* [Selected excerpt]
---

It is an old and time-honored system that has served the industry incredibly well. It’s effective. It weeds out fraud or points to errors in logic and research that the author/s may not have been aware of. In short, if a publisher accepts a paper, it’s a guarantee of sorts that the materials contained are both plausible, possible, and properly researched. It is validation by your peers and it means a lot in the industry. Or it used to.

As with all things, this time has now passed, thanks in no small part to the age of the internet. A large percentage of scientific publications are no longer reliable. The industry has been fundamentally changed by the introduction of open access (OA). Fraudsters and less than ethical companies and players have entered the market with profit as their only motivation.

You can now publish a paper in many predatory journals without concern for the annoyance of peer review. All you need to do is pay to get your paper published, and thousands upon thousands of authors take advantage of this on a daily basis. You can then reference your published ‘scientific’ article on pigs flying and roadrunners living underwater.

Do this multiple times across multiple journals, attend a conference or two, offered by the same journals, and suddenly you appear to the layman, and apparently a large percentage of the scientific community, to be credible.

Nothing could be further from the truth.

The serene pond that previously represented the scientific publishing community is now a shark-infested, turbulent sea of deceit and deception. The phrase predatory publication was coined to describe these sharks, whose primary goal is not the rigorous monitoring and dissemination of reliable scientific knowledge, but rather money. A pay to publish club. Checks and reviews be damned. It’s a free for all that many take advantage of.

This feeding frenzy is partly fuelled by the scientific community itself. It keeps pushing new swimmers into the water. Your reputation in your profession is broadly determined by the number of papers you have published or co-authored. The more, the better your chances of promotion, peer recognition, etc, etc. It is, in this author’s opinion, a flawed system that encourages deception and deceit and powers predatory journals.

The consequences for Science and Medicine

Before we explore these publications in more depth and I will provide numerous names and resources to enable readers to make their own evaluations of these, let’s examine why this matters so much.

It all boils down to one simple thing. Trust. It’s the biggest asset enjoyed by both science and medicine and any mechanism that eroded that trust needs to be addressed, and aggressively so.

---

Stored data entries
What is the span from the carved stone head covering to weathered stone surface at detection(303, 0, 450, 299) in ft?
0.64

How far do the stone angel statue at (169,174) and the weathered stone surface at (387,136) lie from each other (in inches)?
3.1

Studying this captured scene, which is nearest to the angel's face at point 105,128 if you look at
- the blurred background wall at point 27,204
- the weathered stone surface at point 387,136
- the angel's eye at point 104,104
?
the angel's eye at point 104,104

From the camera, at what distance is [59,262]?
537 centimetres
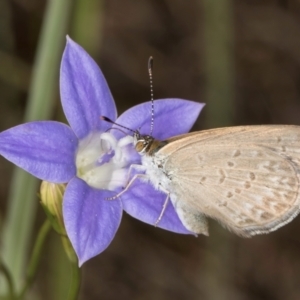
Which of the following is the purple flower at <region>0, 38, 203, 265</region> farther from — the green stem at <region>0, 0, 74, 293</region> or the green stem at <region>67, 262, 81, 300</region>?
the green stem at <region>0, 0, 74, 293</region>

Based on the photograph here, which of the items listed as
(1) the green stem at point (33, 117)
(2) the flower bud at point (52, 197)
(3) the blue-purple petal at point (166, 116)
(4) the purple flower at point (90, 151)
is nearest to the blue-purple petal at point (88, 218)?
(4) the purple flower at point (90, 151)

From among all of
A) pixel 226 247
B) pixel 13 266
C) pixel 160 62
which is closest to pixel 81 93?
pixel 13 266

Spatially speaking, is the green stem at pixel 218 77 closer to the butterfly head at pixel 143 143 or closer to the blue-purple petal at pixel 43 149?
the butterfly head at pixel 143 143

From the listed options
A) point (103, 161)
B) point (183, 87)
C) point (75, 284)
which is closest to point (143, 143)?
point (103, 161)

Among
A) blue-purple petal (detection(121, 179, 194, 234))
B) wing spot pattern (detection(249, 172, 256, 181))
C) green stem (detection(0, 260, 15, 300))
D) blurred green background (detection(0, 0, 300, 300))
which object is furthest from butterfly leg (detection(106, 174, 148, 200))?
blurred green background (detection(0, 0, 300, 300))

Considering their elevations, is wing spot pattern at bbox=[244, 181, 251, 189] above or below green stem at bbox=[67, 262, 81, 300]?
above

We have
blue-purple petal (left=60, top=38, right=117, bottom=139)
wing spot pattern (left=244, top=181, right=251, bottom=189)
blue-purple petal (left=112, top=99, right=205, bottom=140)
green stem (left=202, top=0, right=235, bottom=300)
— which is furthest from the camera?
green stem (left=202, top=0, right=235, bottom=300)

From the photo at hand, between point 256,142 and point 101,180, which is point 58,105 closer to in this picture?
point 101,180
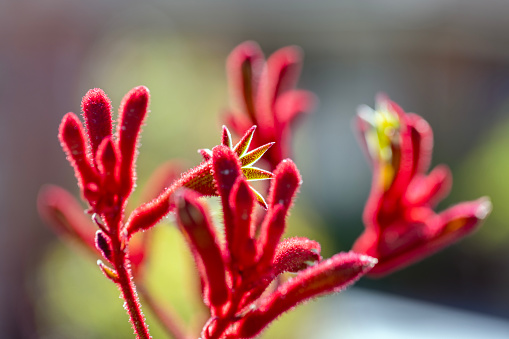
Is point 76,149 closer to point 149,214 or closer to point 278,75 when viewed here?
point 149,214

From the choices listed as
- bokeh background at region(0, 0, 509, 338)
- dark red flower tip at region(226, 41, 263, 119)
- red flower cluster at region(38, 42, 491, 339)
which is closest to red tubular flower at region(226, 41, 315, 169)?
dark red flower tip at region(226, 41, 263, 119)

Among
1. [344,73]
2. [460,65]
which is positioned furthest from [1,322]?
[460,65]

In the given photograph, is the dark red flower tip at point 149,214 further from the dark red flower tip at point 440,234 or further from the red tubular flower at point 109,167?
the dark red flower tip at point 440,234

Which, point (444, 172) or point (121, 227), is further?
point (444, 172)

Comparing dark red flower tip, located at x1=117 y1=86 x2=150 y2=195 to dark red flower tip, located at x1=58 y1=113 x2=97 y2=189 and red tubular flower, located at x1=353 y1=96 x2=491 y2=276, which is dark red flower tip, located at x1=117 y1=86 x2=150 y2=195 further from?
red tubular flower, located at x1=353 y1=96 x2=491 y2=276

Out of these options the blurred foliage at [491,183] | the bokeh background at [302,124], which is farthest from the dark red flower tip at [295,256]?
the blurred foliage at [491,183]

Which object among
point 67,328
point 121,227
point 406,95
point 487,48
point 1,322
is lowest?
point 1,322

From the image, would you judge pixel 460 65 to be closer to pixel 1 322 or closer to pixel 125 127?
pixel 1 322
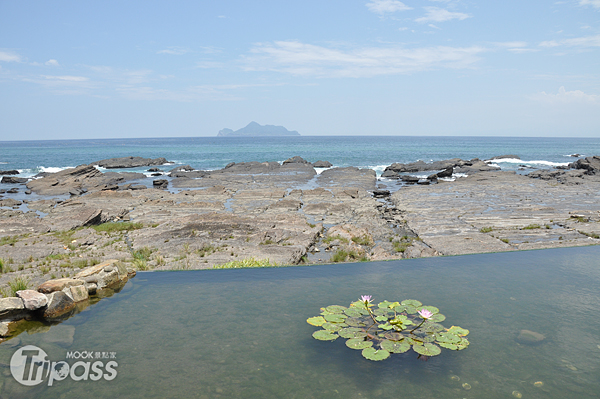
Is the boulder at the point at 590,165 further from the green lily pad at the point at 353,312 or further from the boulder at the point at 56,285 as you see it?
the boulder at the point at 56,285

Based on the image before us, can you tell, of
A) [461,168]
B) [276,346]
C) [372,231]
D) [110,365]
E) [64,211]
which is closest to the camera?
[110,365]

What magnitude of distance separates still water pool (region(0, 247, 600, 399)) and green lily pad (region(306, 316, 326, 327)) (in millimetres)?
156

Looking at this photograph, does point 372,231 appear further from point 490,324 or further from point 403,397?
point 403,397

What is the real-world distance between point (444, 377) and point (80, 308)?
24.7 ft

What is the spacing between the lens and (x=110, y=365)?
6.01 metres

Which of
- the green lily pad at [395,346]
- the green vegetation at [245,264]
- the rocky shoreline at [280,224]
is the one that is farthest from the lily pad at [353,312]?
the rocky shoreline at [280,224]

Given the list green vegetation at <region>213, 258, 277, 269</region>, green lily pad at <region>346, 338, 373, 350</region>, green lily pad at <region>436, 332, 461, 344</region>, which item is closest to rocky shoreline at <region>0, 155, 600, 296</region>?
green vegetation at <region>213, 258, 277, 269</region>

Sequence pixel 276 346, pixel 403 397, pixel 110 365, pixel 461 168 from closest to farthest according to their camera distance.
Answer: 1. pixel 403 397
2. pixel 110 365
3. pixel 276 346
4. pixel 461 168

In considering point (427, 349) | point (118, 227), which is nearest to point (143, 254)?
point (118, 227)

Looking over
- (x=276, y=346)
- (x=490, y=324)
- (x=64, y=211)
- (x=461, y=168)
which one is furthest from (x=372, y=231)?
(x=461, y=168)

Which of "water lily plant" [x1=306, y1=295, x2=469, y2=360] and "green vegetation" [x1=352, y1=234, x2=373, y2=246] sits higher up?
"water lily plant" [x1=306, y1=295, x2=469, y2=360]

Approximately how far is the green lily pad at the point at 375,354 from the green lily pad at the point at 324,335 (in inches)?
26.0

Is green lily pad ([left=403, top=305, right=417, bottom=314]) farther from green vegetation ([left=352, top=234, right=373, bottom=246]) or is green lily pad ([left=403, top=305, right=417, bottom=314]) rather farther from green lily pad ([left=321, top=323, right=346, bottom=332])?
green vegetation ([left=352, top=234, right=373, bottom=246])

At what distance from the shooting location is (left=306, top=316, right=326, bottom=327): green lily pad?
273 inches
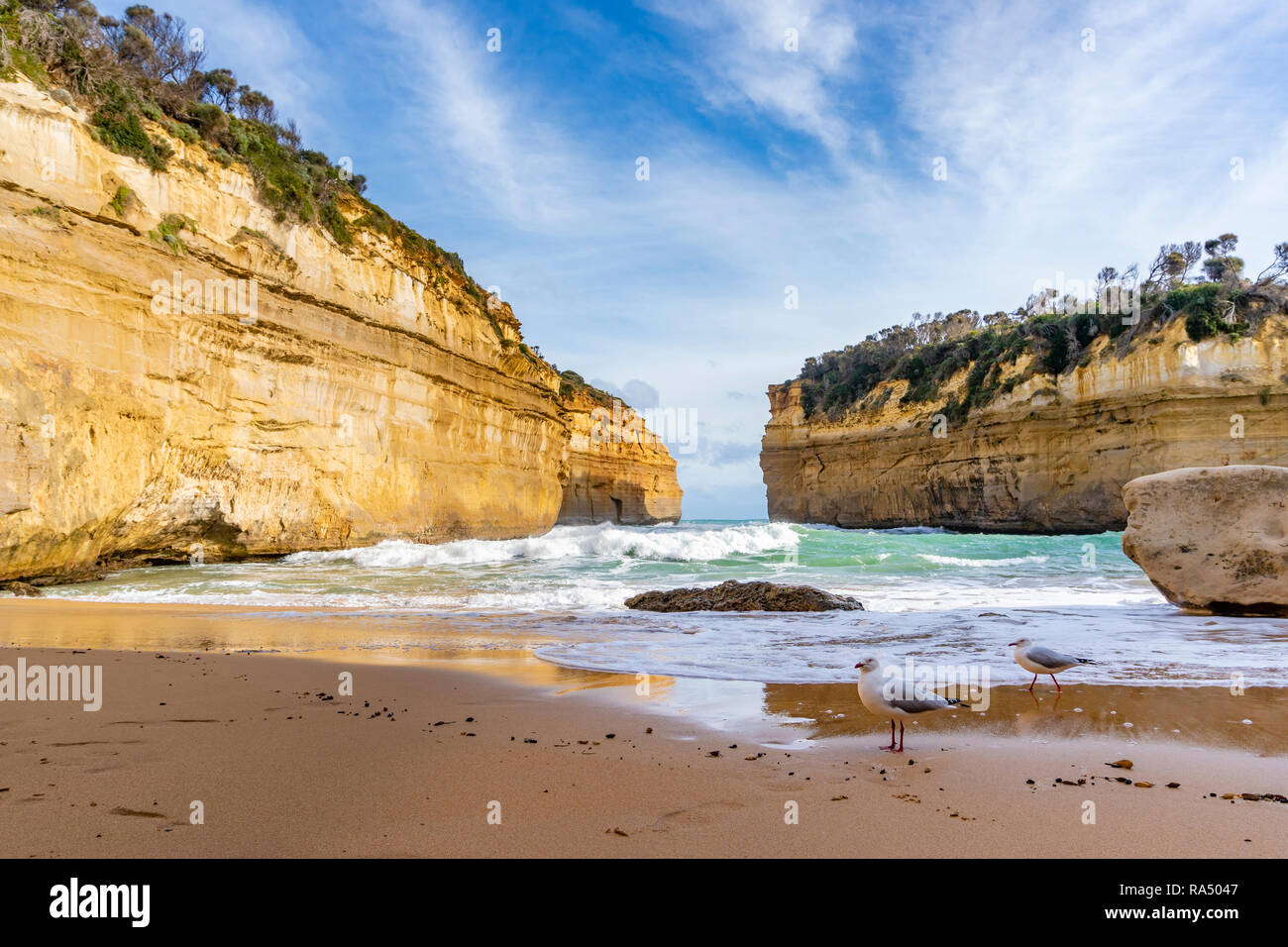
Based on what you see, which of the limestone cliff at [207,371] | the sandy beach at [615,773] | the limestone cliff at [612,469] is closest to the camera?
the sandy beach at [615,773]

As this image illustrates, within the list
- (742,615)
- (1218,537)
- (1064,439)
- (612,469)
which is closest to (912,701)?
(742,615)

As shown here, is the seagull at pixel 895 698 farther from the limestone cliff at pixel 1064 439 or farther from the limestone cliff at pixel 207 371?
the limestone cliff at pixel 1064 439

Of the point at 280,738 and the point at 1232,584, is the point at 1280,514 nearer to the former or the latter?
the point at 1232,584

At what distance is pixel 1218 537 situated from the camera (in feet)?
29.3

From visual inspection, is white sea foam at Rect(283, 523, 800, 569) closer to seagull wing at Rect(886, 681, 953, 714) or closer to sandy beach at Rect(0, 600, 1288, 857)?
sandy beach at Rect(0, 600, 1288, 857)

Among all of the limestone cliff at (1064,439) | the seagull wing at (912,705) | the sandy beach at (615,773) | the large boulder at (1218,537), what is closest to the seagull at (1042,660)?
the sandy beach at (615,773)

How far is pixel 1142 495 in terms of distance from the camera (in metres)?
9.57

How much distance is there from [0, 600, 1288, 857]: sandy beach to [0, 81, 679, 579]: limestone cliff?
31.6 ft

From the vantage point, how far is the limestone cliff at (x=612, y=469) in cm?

---

* [Work item] Repeat word for word the part of the piece on predatory journals that begins at the words "Before we explore" and ends after "and aggressively so.".

* [Your solution]
Before we explore these publications in more depth and I will provide numerous names and resources to enable readers to make their own evaluations of these, let’s examine why this matters so much.

It all boils down to one simple thing. Trust. It’s the biggest asset enjoyed by both science and medicine and any mechanism that eroded that trust needs to be addressed, and aggressively so.